Rabbi Levi was sitting at his desk in his little office, hardly bigger than a closet, in the back of his shul, Bais Simcha. It was 11 PM, Thursday, and he still had no sermon for Shabbos … and there was no time but now to write it. Even after he got a few hours  of sleep, his next day was packed from sunup until the sundown that began Shabbos.
 
There were a dozen tries at sermons balled up and lying on the floor outside his garbage can next to his copier – there were even a few inside the can that didn’t miss because he was such a lousy shot. He stroked his long salt and pepper beard and then rubbed his red-streaked brown eyes. The forty year old Rabbi needed sleep, and he needed a sermon, so he remained awake, exhausted, but sermon-less.
 
“What can I say to my congregation that will matter?” was the question he tortured himself with.
 
The week’s Bible portion was Ki Tisa, the incident with the golden calf.
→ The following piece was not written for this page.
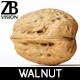 Walnut 003
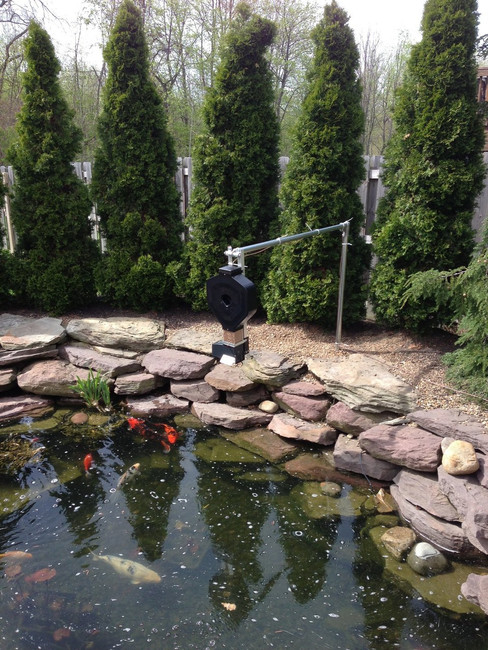 KSF-2XL koi pond fish feeder with low voltage programmable timer and 50' wire (12V battery not included)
In it, after seeing the miracles of the Exodus, like the covering of the land with frogs and locusts, the slaying of the first born of only the Egyptians, then the climax, the parting of the Red Sea, the Jewish people continued to spurn God’s ways and teachings, and returned to idolatry. They actually bowed down and worshipped a golden calf! Why? Because of a little counting error: Moses was late by one day from returning from Mount Sinai. One day!
 
No one said, “Hey, let’s wait one more day. No voice was heard saying it. Instead, after hundreds of years of bitter slavery, our people immediately rejected God, forgot His miracles, and threw His  teachings into the same fire they melted down their trinkets and rings to make a golden calf.
 
“What can I do?” Rabbi Levi continued. “What can this one Chabad Rabbi do, living in this small town, with this little congregation, with my limited wisdom? What can I do to help my people move away from the modern day golden calf, and closer to His ways? My congregation can’t see God’s miracles on a daily basis like they did 3,000 years ago. They have doubts. Real doubts. Some say God is hiding. The more faithful say God isn’t hiding, he’s just less revealed.  Either way, what do I say?”
 
Rabbi Levi wrote down these questions: What can I do? What can I say to you? He would start the sermon with them. He printed it out, looked at it, grimaced, and thought, “Just like a Rabbi. I will start with a question, and end with a question, and answer all the questions in between with more questions. I worship questions. But who am I? What do I stand for? He crushed the paper into a ball and aimed with great care at the garbage can. Another throw. Another miss.  
 
When the pounding came on the front door of the shul, Rabbi Levi jumped out of his skin and lost a few of the 120 years he hoped to live. He tiptoed from his office through the dark synagogue and looked out the peephole. It was Shaynda Leah Rabinowitz.
 
Shaynda Leah was 32 and just slightly to the right of zoftig. Her bleached blonde hair looked sculptured, like she just came from a beauty parlor. She applied a touch too much makeup, and her soft full lips were painted a red that was too bright. She was wearing a pretty new brown dress, cut far above the knees, designed to show off her curves. Her attractive appearance was ruined, however, by her eyes.
 
Rabbi Levi had a dilemma. He did not want to open the door, for a few good reasons, not the least of which was it would not look right for a Chabad Rabbi to be seen talking alone at the synagogue to a young, unmarried woman late at night. It definitely would not look right. He also needed to finish his sermon and this interruption would completely derail his train of thought. It would be easier, he reasoned, to stand still, hold his breath, not answer the door, and wait for her to go away.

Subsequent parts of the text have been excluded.